Malgré ce lancement forcément réussi au vu de la prime jeunesse de la nouvelle licence, les développeurs polonais de People Can Fly n'ont pas franchement eu l'occasion de sabrer le champagne. La marque étant la propriété de l'éditeur, les petites mains ne pourront pas toucher le moindre złoty de royalties avant d'avoir remboursé l'intégralité des coûts générés par la sortie du jeu, de la production à la promotion en passant par les phases de debug.

Avec 3,5 millions de joueurs, Outriders ne serait donc pas encore parvenu à l'équilibre, même si le PDG du studio Sebastian Wojciechowski ne peut pas s'appuyer sur grand chose pour l'étayer :

Nous n'avons pas accès aux chiffres de vente d'Outriders. Nous estimons qu'il a dû s'en écouler deux à trois millions d'exemplaires, et nous pensions qu'avec un tel résultat, nous aurions dû générer des bénéfices. Le fait que l'éditeur ne nous ait pas payé signifie sans doute que Square Enix ne s'est pas encore remboursé.

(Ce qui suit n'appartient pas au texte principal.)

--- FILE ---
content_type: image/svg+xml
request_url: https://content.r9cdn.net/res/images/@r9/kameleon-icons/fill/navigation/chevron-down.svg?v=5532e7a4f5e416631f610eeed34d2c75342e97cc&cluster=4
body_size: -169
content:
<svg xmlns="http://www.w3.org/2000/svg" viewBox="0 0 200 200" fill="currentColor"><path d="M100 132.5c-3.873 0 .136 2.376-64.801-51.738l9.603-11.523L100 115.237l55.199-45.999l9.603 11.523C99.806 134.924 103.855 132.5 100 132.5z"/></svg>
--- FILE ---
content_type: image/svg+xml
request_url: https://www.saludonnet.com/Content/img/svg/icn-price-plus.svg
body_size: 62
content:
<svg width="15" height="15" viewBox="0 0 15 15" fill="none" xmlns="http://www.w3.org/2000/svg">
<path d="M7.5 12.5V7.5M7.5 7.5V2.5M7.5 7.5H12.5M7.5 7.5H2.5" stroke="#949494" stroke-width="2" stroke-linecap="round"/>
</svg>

Sans jamais faire preuve d'impatience, l'intéressé évoque quelques pistes, comme un coût de développement plus élevé qu'escompté. Mais au vu du peu d'éléments en leur possession, People Can Fly semble peu à même de pouvoir réclamer quoi que ce soit :

Il nous faudra du temps pour comprendre ce qui se joue, car nous n'avons qu'une influence limitée face à notre éditeur. Il y a des détails que nous ignorons, comme les éventuels partenariats avec des plateformes de distribution.

Voilà qui ne manquera pas de relancer les (nombreuses) spéculations concernant le modèle économique dudit Xbox Game Pass, et amener une certaine prise de recul face à des chiffres qui auraient il y a encore peu garanti de juteuses retombées financières.